WHAT IS ASKED » Can you turn the data into a numbered list, starting at the line that contains "Looking at this image, which of" and running through the end of the data, with blank lines left out?

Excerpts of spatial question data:

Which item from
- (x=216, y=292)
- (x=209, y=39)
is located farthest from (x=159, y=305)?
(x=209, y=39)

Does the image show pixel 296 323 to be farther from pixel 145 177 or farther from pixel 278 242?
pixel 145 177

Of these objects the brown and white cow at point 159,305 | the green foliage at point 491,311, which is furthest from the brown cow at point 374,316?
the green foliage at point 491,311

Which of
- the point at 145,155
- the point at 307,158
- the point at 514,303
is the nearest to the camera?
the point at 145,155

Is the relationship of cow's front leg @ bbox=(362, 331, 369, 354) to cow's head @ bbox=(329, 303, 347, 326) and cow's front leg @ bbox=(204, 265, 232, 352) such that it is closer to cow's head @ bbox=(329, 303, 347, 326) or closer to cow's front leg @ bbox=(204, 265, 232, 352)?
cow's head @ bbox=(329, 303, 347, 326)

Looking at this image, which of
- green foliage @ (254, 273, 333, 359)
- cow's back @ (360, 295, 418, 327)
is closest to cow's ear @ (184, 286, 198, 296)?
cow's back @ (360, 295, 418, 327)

ANSWER BELOW »
1. Looking at this image, which of
2. - green foliage @ (254, 273, 333, 359)
3. - cow's back @ (360, 295, 418, 327)
4. is closest to cow's ear @ (184, 286, 198, 296)?
5. cow's back @ (360, 295, 418, 327)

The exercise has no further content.